|Mission type||Asteroid flyby, technology demonstration|
|Operator||University of Tokyo / JAXA|
|Website||PROCYON on University of Tokyo site|
|Launch mass||Total: 67 kg (148 lb)|
|Dry mass||64.5 kg (142 lb)|
|Dimensions||0.55 × 0.55 × 0.67 m (1.8 × 1.8 × 2.2 ft)|
|Start of mission|
|Launch date||3 December 2014, 04:22 UTC|
|Launch site||LA-Y, Tanegashima Space Center|
|End of mission|
|Last contact||3 December 2015|
|Flyby of Earth|
|Closest approach||3 December 2015|
|Flyby of (185851) 2000 DP107|
|Closest approach||Intended: 2016|
PROCYON (Proximate Object Close flyby with Optical Navigation) was an asteroid flyby space probe that was launched together with Hayabusa2 on 3 December 2014 13:22:04 (JST). It was developed by University of Tokyo and JAXA. It was a small (70 kg, approx. 60 cm cube), low cost (¥500 million) spacecraft.
PROCYON was launched as secondary payload together with the Hayabusa2 asteroid landing probe. After separation from the carrier rocket, PROCYON was left on a heliocentric orbit. On 22 February 2015, the ion engine was started, with the intention of adjusting the orbit so that an Earth flyby in December 2015 would direct the probe towards asteroid 2000 DP107. Initial results were favourable - the engine delivered 330 µN of thrust rather than the designed 250 µN - but the engine failed on 10 March and could not be restarted; PROCYON flew past Earth on 3 December 2015, but was unable to make a controlled orbit change. Shortly after the Earth flyby, contact with the spacecraft was lost.
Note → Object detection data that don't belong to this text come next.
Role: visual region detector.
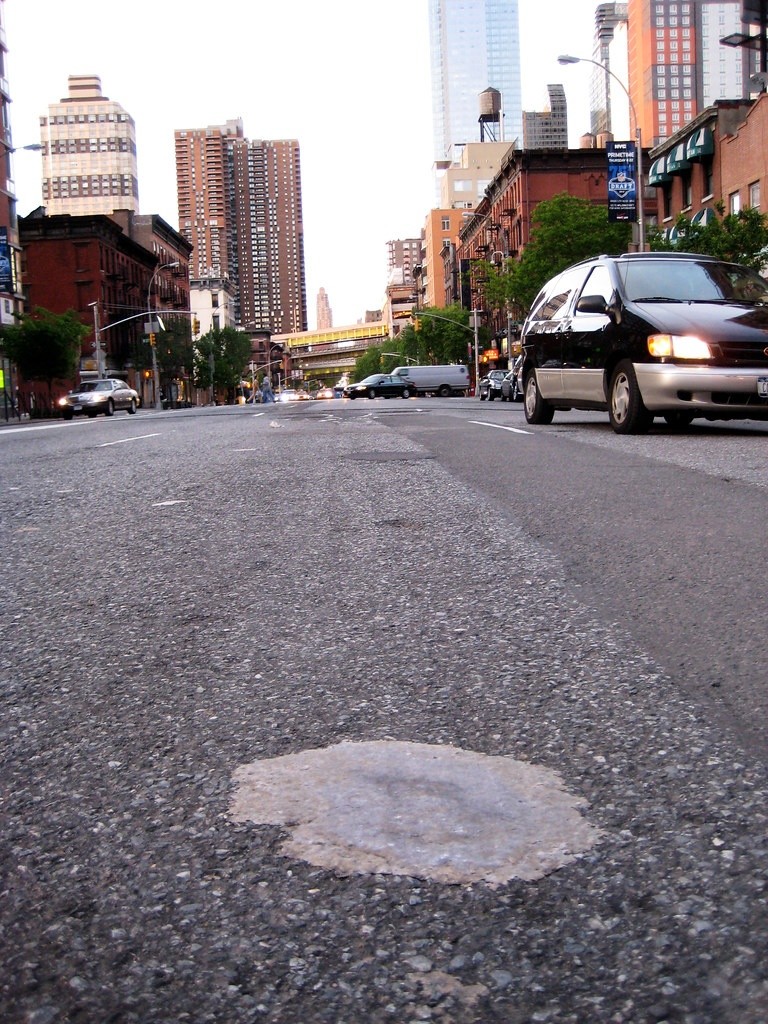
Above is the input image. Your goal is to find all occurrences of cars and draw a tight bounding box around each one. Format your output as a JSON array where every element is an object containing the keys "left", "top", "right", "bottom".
[
  {"left": 478, "top": 369, "right": 511, "bottom": 401},
  {"left": 57, "top": 378, "right": 141, "bottom": 420},
  {"left": 342, "top": 374, "right": 418, "bottom": 400},
  {"left": 274, "top": 386, "right": 345, "bottom": 403}
]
The 70 kg spacecraft had a specific impulse of 1000 seconds, for a delta-V budget of about 500 ms−1; the intention was to use 20% of the xenon propellant for the initial orbit correction, and the rest of the propellant between the Earth flyby and the asteroid flyby to ensure a controlled flyby distance of 30 km.
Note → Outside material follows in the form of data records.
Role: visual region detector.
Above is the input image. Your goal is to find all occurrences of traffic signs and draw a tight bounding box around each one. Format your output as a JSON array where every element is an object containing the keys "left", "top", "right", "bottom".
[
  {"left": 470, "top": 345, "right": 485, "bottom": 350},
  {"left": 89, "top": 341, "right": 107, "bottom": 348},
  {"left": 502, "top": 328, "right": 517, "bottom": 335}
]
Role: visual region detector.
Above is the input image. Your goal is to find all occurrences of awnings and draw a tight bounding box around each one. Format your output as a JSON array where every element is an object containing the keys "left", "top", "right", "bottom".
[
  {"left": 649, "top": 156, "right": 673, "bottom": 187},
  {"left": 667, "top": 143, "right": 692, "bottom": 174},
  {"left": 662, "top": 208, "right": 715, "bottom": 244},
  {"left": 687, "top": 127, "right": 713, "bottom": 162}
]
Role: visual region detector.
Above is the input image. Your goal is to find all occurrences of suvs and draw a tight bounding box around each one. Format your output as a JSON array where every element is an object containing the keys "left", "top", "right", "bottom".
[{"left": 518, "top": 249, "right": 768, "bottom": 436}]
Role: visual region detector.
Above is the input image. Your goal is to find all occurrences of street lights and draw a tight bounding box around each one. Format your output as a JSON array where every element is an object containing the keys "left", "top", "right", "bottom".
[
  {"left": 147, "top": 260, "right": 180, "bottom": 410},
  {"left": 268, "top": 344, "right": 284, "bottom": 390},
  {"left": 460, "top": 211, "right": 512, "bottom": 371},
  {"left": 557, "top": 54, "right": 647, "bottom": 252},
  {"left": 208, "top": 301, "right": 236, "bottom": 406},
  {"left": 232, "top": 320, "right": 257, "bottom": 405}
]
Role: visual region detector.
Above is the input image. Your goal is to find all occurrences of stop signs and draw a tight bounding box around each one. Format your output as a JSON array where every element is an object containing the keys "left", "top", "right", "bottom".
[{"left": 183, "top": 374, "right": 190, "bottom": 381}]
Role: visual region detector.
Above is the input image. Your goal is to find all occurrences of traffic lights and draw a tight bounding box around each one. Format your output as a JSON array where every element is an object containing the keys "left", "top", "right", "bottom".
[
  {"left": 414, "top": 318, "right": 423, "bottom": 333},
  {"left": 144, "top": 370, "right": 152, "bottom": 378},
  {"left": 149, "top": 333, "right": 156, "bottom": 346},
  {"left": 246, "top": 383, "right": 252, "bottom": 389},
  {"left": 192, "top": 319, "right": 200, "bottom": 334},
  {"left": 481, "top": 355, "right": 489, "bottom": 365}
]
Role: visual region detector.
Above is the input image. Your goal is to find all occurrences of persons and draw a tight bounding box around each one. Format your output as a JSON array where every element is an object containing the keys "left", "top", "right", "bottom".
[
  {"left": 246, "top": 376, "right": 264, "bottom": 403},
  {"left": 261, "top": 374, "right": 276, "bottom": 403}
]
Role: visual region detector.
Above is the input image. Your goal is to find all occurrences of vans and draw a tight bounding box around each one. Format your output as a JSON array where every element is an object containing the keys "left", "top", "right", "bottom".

A novel subsystem tested by PROCYON involved feeding both the main ion engine and the eight cold-gas attitude control thrusters from the same tank (containing 2.5 kg of xenon at launch)
PROCYON observed the Lyman-alpha emission of comet 67P/Churyumov–Gerasimenko to determine its overall coma structure. PROCYON captured the first complete image of the geocorona, confirming for the first time that it has north-south symmetry.